Dietary zeaxanthin plays an essential role in protecting the retina from light damage, report researchers at the Schepens Eye Research Institute and Department of Ophthalmology, Harvard Medical School in the US this month.
Scientists have previously theorised that the two carotenoids found in high concentrations in the macula (the retinal region responsible for fine visual activities), zeaxanthin and lutein, protect the retina because of their ability to absorb harmful blue light and their status as powerful antioxidants.

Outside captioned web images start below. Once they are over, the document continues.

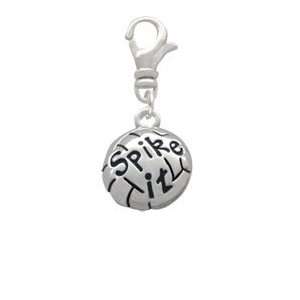  Volleyball Spike It Clip On Charm [Jewelry] Jewelry
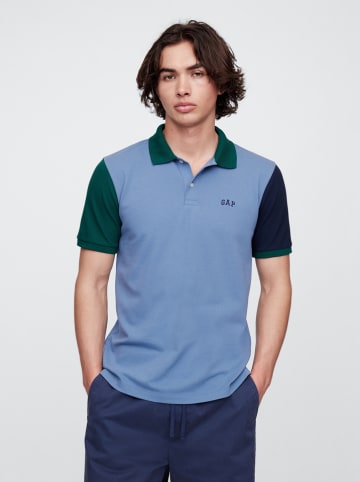 GAP Poloshirt in Hellblau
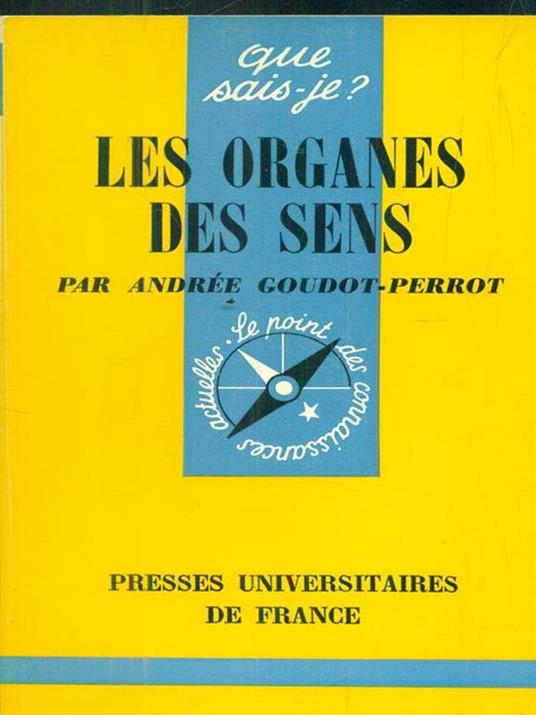 Les organes des sens - copertina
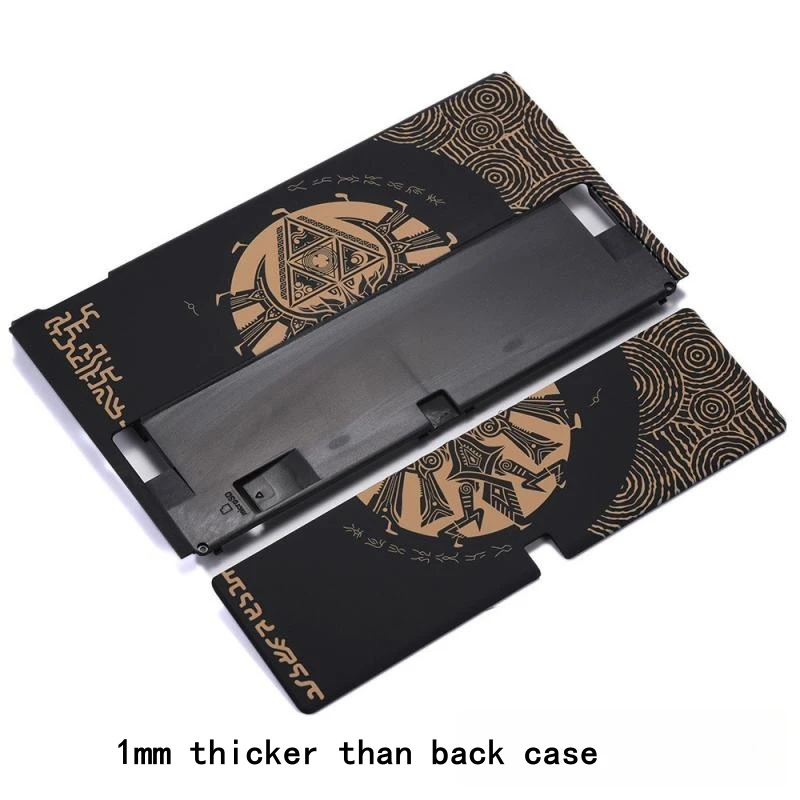 Replacement Bottom Case For Nintend Switch Oled Console With Back Stand For NS Oled Gaming Theme Protective Shell Cover White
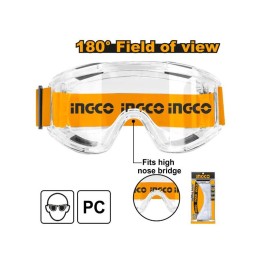 INGCO HSG10 Safety Goggles Wide View PVC
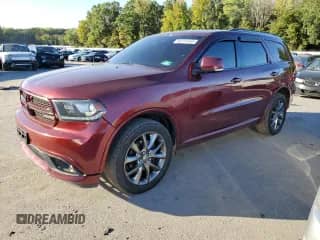 2017 Dodge Durango GT z VIN 1C4RDJDG7HC854972, wystawiony jako Copart lot #84731455 z przebiegiem 160 764 mil mil oraz Czysty tytuł • Clean title. Historia ofert i sprzedaży dostępna na DreamBid. Obrazek 1.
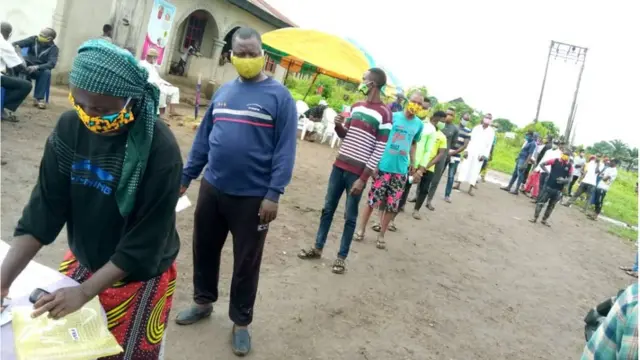 Awọn oludibo nibi idibo abẹnu ẹgbẹ oṣelu APC ni Edo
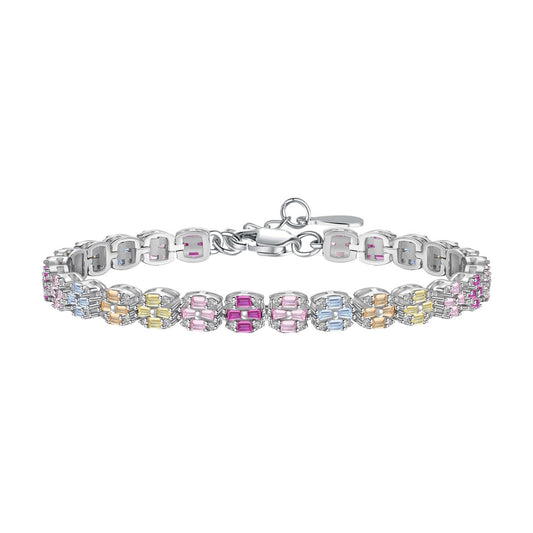 [Solara Jewelrys ]Delicate Colorful Emerald Cut Daily Bracelet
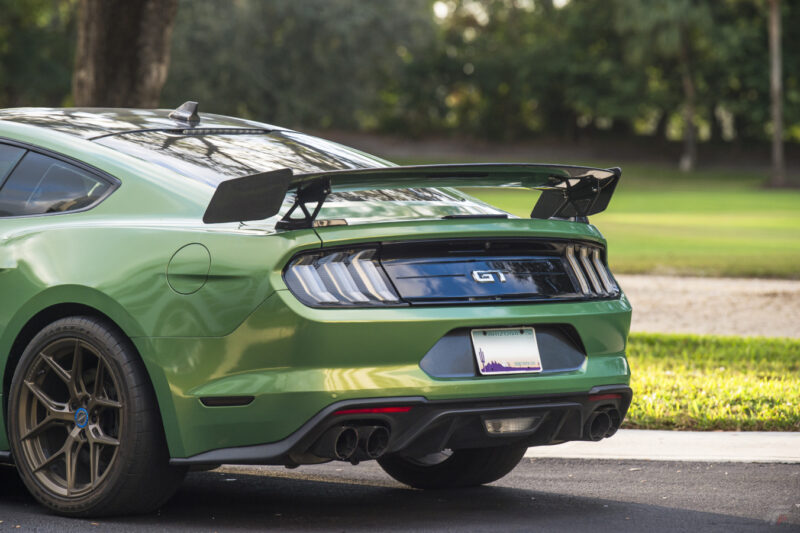 FFP 2015-2023 Ford Mustang GT500 V3 Dry Carbon Fiber Track Pack Rear Wing - Ceramic Pro PPF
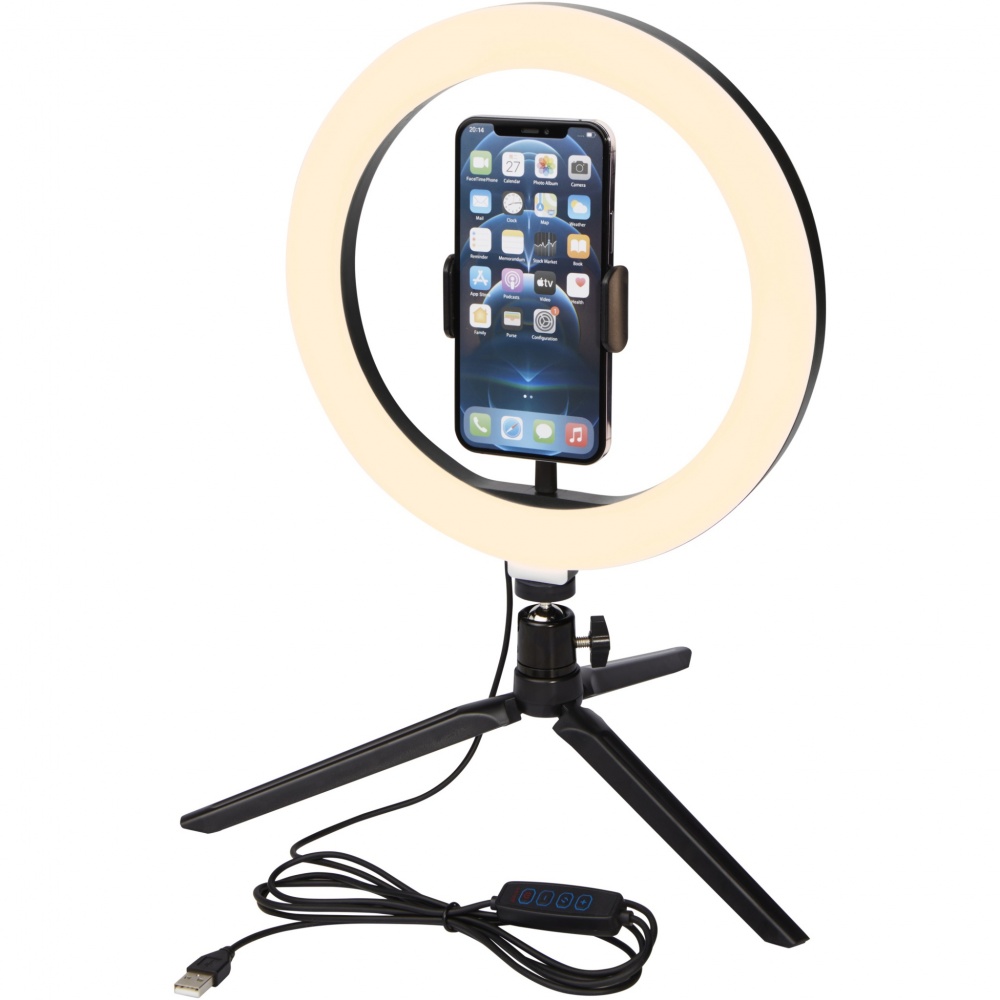 Logotrade corporate gifts photo of: Studio ring light for selfies and vlogging with phone holder and tripod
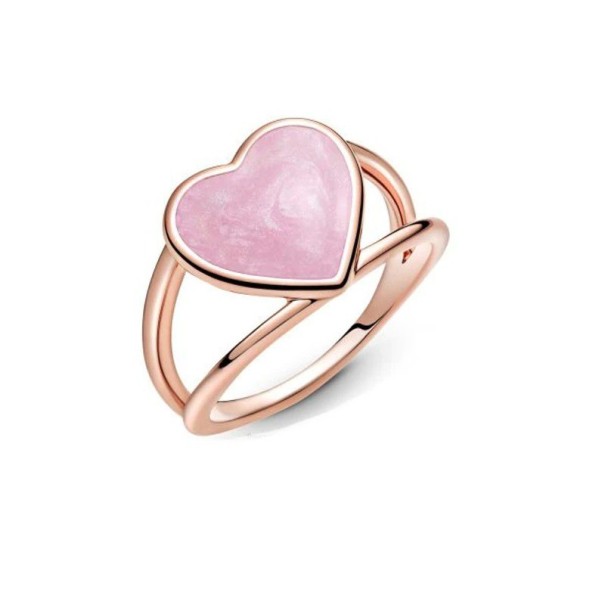Dame ring med hjerte D1344 9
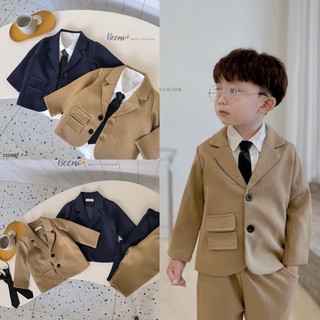 Beemo Chính Hãng Set vest công tử cao cấp cho bé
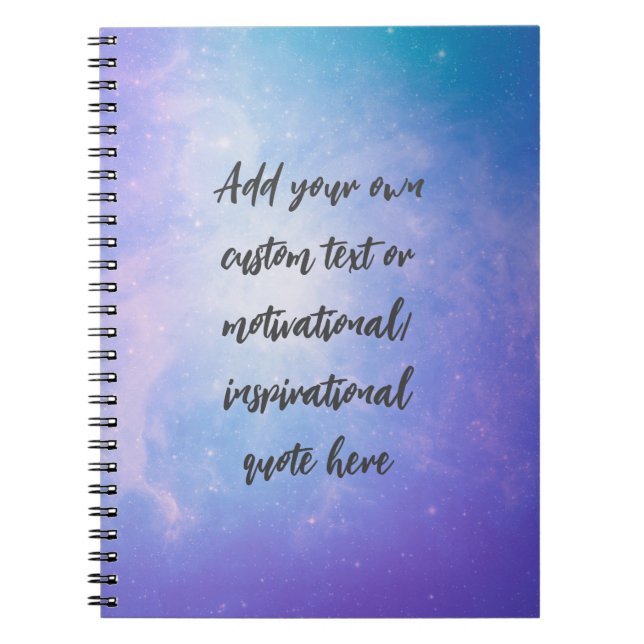 Create Your Own Pastel Motivational Quote Notebook (Front)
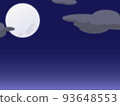 滿月和雲彩的夜空 93648553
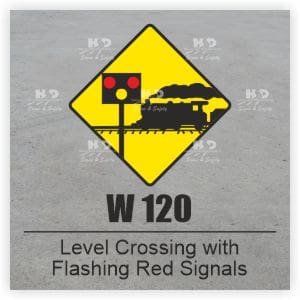 W120 - Level Crossing with Flashing Red Signals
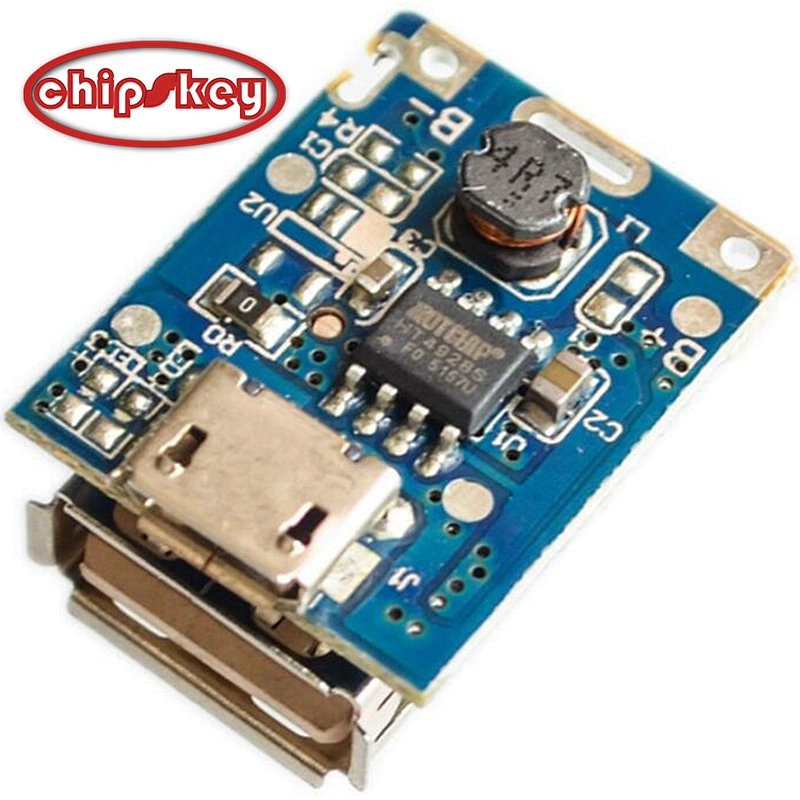 Booster board step-up Lithium battery charge protection Board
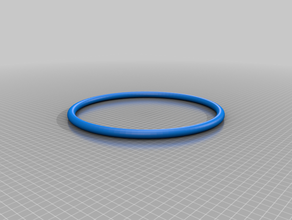 mon paramétrique personnalisé o-ring tore 3d print model - Mito3D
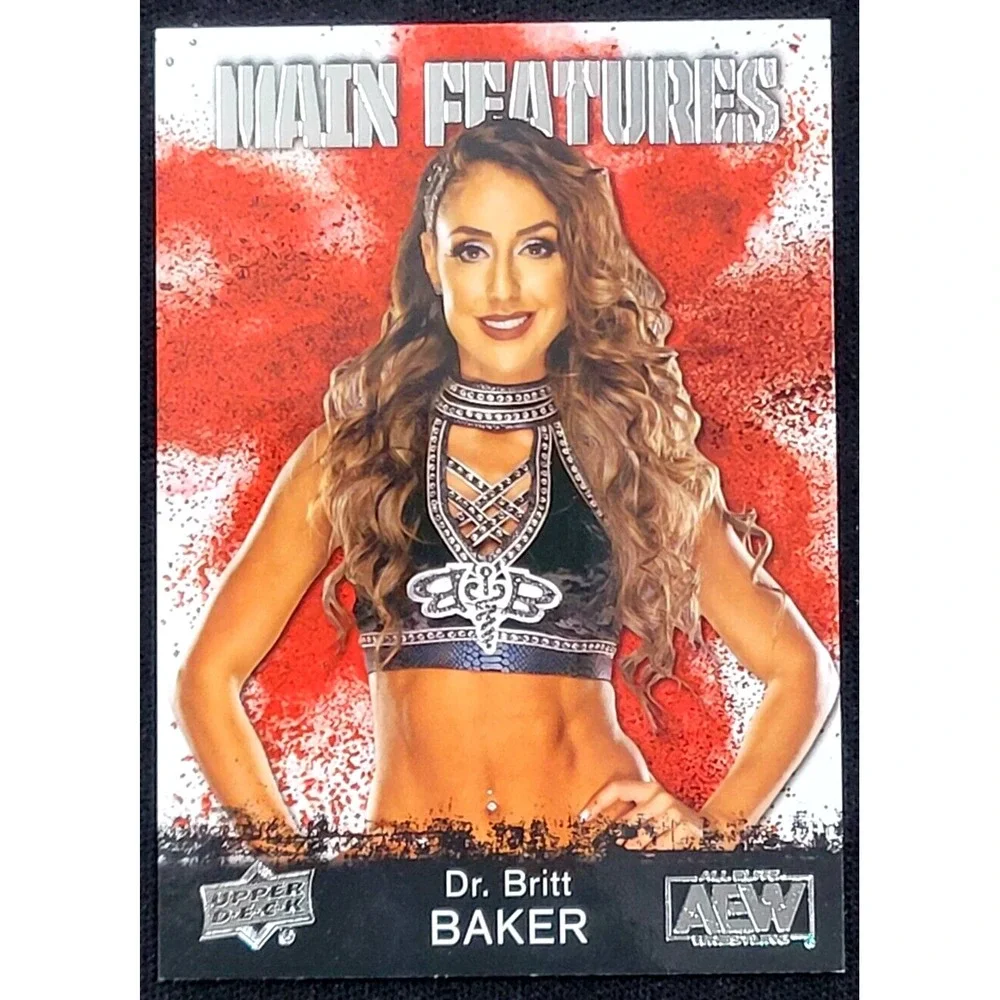 2021 UPPER DECK AEW DR. BRITT BAKER MAIN FEATURES‎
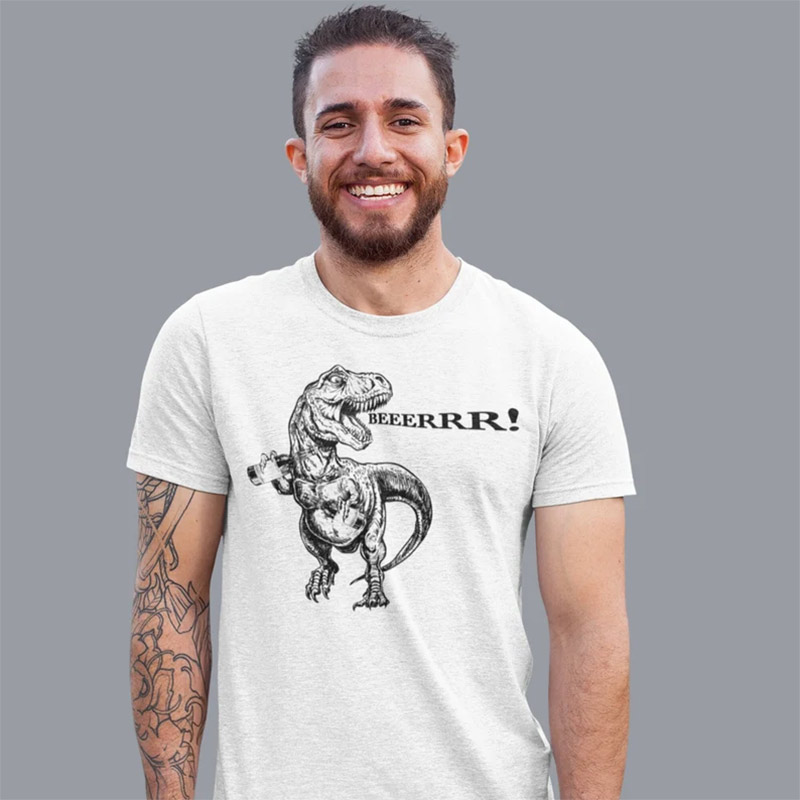 Dinosaur T-rex Drinking Beer Funny Beer shirt Dinosaur T-rex Drinking Beer Funny Beer shirt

But while some clinical studies have found evidence that people with higher dietary or serum levels of zeaxanthin and lutein had reduced risk for advanced stages of age-related macular degeneration (AMD), others have found no association. Now, the Schepens project researchers claim to have provided the first direct experimental evidence that carotenoids do protect the retina.
To test this protection, the team selected Japanese quail, because the retina resembles the human macula in having more cone photoreceptors than rods, and in highly selective accumulation of zeaxanthin and lutein from their diet. Rodents were not studied because their retinas have very few cones and do not accumulate carotenoids. The studies examined the effect of manipulating dietary carotenoids on light damage to retinas.
Kathleen Dorey, principal investigator, and her colleagues raised quail on diets that were normal, carotenoid-deficient, or carotenoid-deficient supplemented with high doses of zeaxanthin.
In the short-term study, reported in the November 2002 issue of Investigative Ophthalmology and Visual Science (IOVS), the team divided the carotenoid-deficient quail into two groups, and for one week preceding light damage, they fed one group zeaxanthin-supplemented diet. The study established that photoprotection was strongly correlated with the concentration of zeaxanthin in the retinas of the quail.
Retinas with low concentrations of zeaxanthin had suffered severe light damage, as evidenced by a very high number of apoptotic photoreceptor cells, while the group with high zeaxanthin concentrations had minimal damage. Apoptosis is programmed cell death, the final common pathway for photoreceptor death in retinal degeneration.
In the long-term study, reported in the November 2002 issue of Experimental Eye Research, groups of quail were raised for six months on carotenoid-deficient, normal or zeaxanthin-supplemented diets before exposure to brighter light. The results showed extensive damage to the retina in the carotenoid-deficient animals, as evidenced by large numbers of both dying photoreceptors and gaps or "ghosts" marking sites where photoreceptors had died. The group of quail with normal dietary levels of zeaxanthin showed significantly less retinal damage than did the zeaxanthin-deprived group, while the quail group receiving high levels of zeaxanthin had few ghosts in their retinas.
These experiments by Dr. Dorey's team showed protection of both rod and cone photoreceptors. The research further demonstrated that retinas were protected by both zeaxanthin and another antioxidant, vitamin E. Damage in these experiments was clearly reduced by zeaxanthin and tocopherol, but not lutein. Further experiments would be needed to determine whether elevated lutein would offer protection, said the team.
The results of the Schepens studies follow the Age Related Eye Disease Study (AREDS), sponsored by the National Eye Institute of the National Institutes of Health, which concluded that daily consumption of a formula containing high doses of dietary antioxidants are effective in slowing the progression of AMD in patients with advanced stages of the disease. It is noteworthy that zeaxanthin and lutein, two antioxidants selectively concentrated by the macula, were not commercially available when the AREDS began and were, therefore, not included in that study.
Dr Dorey said: "Our studies showed that light damage was strongly influenced by the amount of zeaxanthin in the retina, and that significantly greater retinal protection was provided at dietary levels higher than those normally occurring in the diet. Zeaxanthin has been extensively studied for safety and has been reviewed as a dietary ingredient by the FDA."
"We hope this work further stimulates interest in clinical trials, and believe that zeaxanthin has a potential to eventually complement other strategies to improve the treatment of this vision-robbing disease," she added.